• REQUIRED WORK:
a: Answer these questions about the forum thread on a card idea:
(i) What pattern does Sue Fish plan to emboss on the background?
(ii) Which two items would Sjlegrandma prefer the design without?
(iii) What color collar does owlet suggest for the cat?
b: In the records, rewrite the stretch from the line containing "Of the two —" through the end of the records, changing "green leaf" to "olive leaf" and leaving everything else as it is.

• PROVIDED PASSAGE:
□ □ □ □

# Just an idea..what do you think?



## Sue Fish (Mar 12, 2011)

I laid these pieces out just for an idea and think I like it..actually sold two when I showed a friend..but what do you think? I will emboss the background with a snowflake pattern and a ribbon on the cats neck


----------



## ohsusana (Jun 24, 2012)

Love it. I'm sure you will sell plenty as it looks so classy.


----------



## mopa2282 (May 12, 2011)

I think it's great.


----------



## Sjlegrandma (Jan 18, 2013)

It's nice but I would like it without the fence and cat.


----------



## JoRae (Feb 5, 2013)

Love it. Your details are so creative. I love hand made cards. My sis in law makes them so I am a happy recipient.


----------



## owlet (Aug 18, 2013)

Very classy, great colours. Personally, I'd move the cat nearer the middle and give it a red collar. Then lose the leafy arrangement - I find it a bit too fussy and unnecessary.


----------



## jojo111 (Aug 2, 2014)

You did a great job! Very creative and attractive.


----------



## Fireweedbeads (Feb 5, 2016)

□ □ □ □

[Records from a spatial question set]

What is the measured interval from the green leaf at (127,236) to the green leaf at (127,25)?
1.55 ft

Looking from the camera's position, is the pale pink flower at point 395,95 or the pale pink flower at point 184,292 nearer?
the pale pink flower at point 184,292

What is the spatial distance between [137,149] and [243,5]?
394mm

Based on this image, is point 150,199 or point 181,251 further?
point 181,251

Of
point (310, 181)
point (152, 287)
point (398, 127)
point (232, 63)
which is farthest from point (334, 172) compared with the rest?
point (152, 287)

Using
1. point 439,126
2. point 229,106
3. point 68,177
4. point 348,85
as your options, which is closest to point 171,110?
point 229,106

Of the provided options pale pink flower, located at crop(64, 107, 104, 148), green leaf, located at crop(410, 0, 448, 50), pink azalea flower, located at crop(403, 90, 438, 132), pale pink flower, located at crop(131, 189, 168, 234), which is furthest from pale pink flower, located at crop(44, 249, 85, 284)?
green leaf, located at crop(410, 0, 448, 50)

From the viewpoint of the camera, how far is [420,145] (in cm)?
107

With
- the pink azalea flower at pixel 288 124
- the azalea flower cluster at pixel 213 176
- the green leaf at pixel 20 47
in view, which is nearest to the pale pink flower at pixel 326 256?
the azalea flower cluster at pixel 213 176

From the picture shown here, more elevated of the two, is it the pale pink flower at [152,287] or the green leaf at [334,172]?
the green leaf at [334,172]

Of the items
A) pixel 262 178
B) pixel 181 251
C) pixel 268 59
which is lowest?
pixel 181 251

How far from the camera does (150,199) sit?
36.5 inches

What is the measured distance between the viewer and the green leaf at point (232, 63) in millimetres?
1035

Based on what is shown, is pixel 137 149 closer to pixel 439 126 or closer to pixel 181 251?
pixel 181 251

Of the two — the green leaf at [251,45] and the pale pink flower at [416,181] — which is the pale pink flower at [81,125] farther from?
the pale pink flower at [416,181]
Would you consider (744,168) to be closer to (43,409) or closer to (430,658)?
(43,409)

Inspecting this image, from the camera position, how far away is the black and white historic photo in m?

□ □ □ □

• PER-TASK ANSWERS:
a:
(i) A snowflake pattern
(ii) The fence and the cat
(iii) Red

b:
Of the two — the olive leaf at [251,45] and the pale pink flower at [416,181] — which is the pale pink flower at [81,125] farther from?
the pale pink flower at [416,181]
Would you consider (744,168) to be closer to (43,409) or closer to (430,658)?
(43,409)

Inspecting this image, from the camera position, how far away is the black and white historic photo in m?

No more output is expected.